There are currently some issues with CloudMapper and Python 3.7, so I am using the recommend version of 3.5.6

The build process will take ~10-15 minutes as it needs to compile and pull down all of the components. Once it is complete, Packer will notify of your unique AMI that can now be used for deployment.

Deploying the Virtual Appliance

Now that the image for our virtual appliance is available in AWS, let deploy it and run CloudMapper.
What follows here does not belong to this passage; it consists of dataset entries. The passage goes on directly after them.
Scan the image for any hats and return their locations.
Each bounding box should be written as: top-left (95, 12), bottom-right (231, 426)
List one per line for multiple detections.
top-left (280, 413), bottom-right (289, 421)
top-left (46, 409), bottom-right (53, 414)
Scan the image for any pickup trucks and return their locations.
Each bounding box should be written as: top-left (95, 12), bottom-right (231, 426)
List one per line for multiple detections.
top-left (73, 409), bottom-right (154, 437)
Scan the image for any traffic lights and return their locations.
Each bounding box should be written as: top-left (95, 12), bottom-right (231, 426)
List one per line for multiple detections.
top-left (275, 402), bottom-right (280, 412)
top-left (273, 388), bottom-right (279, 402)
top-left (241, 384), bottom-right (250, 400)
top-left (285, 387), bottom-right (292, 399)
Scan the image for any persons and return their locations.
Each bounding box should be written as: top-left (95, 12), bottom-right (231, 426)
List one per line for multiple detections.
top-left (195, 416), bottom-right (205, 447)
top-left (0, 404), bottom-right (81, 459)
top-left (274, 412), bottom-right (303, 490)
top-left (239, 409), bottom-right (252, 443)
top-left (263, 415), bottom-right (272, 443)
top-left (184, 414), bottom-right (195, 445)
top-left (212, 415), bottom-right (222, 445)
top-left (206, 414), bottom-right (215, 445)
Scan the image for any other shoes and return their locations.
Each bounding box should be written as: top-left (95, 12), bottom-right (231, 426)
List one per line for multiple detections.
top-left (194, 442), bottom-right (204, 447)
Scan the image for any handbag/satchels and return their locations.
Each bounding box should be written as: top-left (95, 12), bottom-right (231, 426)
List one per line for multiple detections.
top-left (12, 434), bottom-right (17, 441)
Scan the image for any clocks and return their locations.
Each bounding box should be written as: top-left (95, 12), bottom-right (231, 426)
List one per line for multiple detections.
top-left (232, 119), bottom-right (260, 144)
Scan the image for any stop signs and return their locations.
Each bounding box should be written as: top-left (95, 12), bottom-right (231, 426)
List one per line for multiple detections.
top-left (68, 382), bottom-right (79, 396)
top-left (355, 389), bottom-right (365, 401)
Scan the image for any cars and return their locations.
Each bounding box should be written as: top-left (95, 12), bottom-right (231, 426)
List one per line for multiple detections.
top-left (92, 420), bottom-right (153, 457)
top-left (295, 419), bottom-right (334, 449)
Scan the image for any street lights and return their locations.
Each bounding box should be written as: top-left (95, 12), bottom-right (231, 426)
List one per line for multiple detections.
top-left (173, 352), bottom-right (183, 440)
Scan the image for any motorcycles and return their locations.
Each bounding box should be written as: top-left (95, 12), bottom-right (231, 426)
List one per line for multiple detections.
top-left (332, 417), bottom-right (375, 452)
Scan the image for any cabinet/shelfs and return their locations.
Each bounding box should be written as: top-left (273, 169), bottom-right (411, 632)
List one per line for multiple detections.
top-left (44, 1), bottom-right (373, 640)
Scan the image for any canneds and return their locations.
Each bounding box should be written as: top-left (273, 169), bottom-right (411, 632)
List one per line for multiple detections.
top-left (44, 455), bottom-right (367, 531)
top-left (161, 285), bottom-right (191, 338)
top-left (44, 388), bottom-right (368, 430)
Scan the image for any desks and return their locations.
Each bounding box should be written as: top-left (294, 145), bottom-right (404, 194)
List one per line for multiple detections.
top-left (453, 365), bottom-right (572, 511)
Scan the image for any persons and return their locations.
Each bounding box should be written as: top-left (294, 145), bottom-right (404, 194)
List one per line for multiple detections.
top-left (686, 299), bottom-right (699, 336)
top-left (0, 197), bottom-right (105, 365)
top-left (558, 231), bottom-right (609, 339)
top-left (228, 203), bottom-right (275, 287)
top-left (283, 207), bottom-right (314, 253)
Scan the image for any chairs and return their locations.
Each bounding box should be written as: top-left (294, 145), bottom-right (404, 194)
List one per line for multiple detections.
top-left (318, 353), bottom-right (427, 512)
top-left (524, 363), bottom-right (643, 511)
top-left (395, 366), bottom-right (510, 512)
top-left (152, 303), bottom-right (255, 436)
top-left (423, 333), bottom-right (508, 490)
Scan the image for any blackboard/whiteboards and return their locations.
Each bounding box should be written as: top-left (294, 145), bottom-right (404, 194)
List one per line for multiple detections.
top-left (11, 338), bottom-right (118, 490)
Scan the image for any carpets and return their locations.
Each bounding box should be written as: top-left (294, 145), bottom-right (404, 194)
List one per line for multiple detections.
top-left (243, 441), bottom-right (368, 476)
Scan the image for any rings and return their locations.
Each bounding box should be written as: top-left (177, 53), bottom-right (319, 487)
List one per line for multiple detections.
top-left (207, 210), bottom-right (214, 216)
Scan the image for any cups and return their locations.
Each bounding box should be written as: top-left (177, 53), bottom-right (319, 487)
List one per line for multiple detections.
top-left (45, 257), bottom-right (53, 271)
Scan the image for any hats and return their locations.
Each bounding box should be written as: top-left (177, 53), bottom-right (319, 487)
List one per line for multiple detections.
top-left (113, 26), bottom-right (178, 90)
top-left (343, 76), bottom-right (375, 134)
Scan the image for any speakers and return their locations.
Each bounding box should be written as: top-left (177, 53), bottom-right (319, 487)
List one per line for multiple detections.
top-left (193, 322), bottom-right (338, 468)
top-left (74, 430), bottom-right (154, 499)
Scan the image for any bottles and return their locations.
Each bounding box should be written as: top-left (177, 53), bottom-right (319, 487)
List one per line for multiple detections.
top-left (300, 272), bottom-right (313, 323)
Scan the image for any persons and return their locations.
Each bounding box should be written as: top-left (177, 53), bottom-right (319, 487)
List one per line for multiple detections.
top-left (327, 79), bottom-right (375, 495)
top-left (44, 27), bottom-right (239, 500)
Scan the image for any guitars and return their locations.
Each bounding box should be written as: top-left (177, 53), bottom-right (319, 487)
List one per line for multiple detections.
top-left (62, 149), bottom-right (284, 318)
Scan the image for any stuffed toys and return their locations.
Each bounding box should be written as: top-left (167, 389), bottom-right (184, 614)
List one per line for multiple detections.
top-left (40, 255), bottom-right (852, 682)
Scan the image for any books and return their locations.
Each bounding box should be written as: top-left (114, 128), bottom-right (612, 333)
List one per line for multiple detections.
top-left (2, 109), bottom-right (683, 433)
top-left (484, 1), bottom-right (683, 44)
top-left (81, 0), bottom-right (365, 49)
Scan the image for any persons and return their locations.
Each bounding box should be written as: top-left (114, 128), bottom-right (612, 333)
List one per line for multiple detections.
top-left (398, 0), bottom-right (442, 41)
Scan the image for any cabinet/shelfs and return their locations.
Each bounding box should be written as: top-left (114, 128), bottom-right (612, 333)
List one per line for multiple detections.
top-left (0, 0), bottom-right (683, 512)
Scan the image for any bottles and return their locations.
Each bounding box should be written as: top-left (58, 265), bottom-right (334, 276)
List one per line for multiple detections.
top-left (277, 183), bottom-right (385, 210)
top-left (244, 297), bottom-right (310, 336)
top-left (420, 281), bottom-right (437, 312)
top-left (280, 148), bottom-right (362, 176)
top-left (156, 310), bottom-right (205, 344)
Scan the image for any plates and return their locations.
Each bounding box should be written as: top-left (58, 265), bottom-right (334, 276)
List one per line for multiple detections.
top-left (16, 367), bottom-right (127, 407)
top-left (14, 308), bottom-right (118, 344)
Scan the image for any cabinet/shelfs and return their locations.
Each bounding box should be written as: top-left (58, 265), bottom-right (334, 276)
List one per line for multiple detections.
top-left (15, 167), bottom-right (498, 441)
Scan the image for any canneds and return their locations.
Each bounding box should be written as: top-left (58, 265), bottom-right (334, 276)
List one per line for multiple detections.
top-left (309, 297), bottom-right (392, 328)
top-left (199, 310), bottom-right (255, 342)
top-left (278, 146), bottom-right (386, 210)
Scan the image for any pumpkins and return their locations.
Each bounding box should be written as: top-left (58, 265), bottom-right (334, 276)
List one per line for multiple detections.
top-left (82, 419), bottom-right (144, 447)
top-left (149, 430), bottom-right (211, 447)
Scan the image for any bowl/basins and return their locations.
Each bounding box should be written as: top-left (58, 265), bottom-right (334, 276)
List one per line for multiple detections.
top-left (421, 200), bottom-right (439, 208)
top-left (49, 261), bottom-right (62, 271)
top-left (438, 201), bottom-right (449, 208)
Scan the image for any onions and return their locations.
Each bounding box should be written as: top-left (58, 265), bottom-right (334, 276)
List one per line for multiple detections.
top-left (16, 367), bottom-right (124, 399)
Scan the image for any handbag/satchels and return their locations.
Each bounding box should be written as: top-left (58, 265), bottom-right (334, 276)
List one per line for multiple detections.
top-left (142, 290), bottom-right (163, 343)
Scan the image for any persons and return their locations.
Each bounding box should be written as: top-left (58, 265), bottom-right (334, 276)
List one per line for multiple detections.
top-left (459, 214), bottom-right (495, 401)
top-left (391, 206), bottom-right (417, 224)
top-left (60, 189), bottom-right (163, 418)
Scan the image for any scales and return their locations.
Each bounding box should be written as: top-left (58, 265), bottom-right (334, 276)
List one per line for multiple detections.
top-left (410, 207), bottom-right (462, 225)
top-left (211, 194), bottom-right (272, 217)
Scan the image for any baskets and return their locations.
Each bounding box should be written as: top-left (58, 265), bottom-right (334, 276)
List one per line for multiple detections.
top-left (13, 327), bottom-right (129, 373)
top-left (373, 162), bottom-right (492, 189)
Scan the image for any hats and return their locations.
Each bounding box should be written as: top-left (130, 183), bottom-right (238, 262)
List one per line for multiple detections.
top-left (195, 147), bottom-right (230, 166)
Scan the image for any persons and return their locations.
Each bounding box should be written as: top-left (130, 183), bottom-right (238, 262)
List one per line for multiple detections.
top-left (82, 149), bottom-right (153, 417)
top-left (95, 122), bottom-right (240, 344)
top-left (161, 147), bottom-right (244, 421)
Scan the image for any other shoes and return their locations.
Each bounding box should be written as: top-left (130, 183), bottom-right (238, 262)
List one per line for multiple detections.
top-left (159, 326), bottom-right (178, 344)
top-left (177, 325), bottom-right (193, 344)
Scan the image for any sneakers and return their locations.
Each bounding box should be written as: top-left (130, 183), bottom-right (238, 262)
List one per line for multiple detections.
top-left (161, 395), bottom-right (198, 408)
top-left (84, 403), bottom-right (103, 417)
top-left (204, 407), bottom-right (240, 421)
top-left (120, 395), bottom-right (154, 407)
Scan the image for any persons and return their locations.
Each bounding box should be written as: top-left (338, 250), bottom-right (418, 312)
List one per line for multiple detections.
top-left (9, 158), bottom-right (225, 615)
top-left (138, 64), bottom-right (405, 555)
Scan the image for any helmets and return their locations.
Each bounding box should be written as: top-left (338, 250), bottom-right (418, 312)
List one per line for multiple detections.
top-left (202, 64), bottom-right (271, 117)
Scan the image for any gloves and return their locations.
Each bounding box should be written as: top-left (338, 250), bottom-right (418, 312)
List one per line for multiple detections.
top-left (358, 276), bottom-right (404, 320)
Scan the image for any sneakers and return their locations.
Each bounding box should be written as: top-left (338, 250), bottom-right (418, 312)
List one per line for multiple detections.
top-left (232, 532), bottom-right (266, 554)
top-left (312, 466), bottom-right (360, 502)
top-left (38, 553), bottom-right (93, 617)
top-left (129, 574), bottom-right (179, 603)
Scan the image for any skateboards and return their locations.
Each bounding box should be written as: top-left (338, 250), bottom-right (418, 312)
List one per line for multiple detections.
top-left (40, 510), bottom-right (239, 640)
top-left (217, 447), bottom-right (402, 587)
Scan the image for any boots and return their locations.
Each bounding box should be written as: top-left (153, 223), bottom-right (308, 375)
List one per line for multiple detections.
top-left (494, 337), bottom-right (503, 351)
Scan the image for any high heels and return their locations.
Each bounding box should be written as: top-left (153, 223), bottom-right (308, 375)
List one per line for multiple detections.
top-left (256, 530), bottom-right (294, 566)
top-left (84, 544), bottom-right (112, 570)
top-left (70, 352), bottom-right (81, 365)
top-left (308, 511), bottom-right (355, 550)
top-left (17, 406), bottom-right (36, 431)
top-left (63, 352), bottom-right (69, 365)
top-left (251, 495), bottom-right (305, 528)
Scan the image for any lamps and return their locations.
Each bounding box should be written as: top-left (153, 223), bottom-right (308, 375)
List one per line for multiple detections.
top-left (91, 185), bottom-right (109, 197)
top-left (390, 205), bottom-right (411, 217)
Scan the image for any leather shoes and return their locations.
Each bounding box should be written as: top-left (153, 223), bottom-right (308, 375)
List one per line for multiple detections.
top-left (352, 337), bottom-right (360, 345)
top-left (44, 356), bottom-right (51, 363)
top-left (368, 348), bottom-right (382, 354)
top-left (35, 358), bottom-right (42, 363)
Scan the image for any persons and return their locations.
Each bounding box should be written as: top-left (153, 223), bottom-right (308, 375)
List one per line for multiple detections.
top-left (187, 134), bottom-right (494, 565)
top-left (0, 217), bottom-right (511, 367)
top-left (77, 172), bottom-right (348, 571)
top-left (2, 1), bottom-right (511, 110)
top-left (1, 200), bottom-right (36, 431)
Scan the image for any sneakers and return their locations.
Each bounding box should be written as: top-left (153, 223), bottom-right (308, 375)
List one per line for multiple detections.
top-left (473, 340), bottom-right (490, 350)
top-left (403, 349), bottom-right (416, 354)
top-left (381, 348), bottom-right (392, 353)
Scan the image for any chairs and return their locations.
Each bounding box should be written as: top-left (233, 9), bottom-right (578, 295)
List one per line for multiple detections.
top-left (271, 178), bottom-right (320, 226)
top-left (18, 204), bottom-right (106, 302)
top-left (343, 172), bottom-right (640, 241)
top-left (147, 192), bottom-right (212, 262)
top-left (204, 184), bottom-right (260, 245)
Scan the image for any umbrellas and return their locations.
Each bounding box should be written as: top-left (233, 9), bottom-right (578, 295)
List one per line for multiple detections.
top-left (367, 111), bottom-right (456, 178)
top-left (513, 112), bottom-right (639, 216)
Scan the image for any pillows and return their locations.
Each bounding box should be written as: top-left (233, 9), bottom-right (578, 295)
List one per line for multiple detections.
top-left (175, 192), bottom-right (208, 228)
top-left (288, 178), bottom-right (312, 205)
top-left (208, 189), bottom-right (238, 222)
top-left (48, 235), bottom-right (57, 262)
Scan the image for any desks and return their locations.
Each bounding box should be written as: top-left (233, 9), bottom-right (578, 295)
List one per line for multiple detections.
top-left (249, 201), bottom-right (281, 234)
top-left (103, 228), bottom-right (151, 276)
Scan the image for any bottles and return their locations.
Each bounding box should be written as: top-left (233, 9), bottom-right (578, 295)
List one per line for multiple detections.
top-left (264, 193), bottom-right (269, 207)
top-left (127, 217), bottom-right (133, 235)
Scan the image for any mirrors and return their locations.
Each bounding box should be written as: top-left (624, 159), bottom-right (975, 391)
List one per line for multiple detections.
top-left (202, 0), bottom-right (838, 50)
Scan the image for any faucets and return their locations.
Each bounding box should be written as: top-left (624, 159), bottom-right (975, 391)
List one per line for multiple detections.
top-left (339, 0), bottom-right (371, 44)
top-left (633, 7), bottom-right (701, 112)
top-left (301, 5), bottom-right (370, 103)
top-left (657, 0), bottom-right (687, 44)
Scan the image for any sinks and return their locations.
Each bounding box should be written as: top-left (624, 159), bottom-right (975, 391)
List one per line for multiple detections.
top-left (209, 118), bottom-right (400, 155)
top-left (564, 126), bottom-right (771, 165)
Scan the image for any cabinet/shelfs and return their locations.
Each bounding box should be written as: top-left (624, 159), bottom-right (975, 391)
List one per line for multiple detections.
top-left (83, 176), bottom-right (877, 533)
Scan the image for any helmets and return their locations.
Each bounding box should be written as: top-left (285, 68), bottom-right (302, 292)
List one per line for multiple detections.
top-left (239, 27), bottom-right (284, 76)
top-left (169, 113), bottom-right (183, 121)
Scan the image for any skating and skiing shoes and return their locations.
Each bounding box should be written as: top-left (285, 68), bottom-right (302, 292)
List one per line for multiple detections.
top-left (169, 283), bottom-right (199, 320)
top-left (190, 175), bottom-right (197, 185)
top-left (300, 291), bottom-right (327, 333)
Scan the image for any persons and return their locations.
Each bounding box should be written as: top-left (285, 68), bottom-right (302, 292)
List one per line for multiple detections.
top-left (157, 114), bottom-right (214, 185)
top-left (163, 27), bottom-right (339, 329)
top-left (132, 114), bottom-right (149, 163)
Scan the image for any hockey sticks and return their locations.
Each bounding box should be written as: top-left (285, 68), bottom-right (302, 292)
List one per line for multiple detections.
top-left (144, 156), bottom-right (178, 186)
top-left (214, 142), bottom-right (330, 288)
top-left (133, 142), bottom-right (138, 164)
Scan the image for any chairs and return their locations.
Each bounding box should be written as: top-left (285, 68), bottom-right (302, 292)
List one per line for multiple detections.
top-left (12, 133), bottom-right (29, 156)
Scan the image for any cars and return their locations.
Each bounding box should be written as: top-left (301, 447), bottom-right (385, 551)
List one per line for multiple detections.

My preferred way to deploy would be using Terraform but for purposes of this post we will step through the manual steps.

Launch an instance using the newly created CloudMapper image. You can accept the defaults providing your instance a public IP with SSH access.

Configure CloudMapper by logging in via SSH and performing the final initialization steps. (While these could be automated and built into the image, I get sensitive about saving AWS credentials anywhere even if my image is private. I prefer to specify them when needed.)

```
$ aws configure
```
You can specify a full access account to run CloudMapper but I like least privilege so have setup a “Visualization” IAM user with the privileges specified in the CloudMapper readme.

Configure CloudMapper’s account information in the config.json file to match aws credentials:

$ cd ~/cloudmapper

$ pipenv run python3 cloudmapper.py configure add-account --config-file config.json --name AWS_USERNAME --id AWS_ACCESS_KEY_ID

   #AWS_USERNAME is “friendly name” tied to IAM account

   #AWS_ACCESS_KEY_ID is the AWS Access Key ID specified in aws configure.

Run CloudMapper’s collection against the environment. The collection phase can take some time, as it is truly pulling all the metadata information for your entire AWS account across all components and regions.
```
$ pipenv run python3 cloudmapper.py collect --account AWS_USERNAME
```

Prepare the results and launch the webserver to display them.

$ pipenv run python3 cloudmapper.py prepare --config config.json --account AWS_USERNAME

$ pipenv run python3 cloudmapper.py webserver --public

Create and attach a security group to the instance to make the site publicly available.

Browse to public DNS address of your virtual appliance on port 8000

Please note that these steps show running this instance with a publicly available website. You can certainly deploy this to a private subnet and access through a bastion server, etc which is recommended. It would also make sense to put this site behind a login which I have noted as an opportunity for further improvement. Be sure to stop this instance when you are done using it.

Further Improvements

Having a readily available virtual appliance that just works is perfect, but there are some further improvements that I think would be handy:

Create a docker image of CloudMapper that can be run as a container. (There are some folks who have built this)
Save the collection data to an external volume so that it doesn’t live in the running appliance.
Create the virtual appliance that can be deployed within other Packer supported platforms, namely vSphere and Azure.
Lock down the website behind a username and password.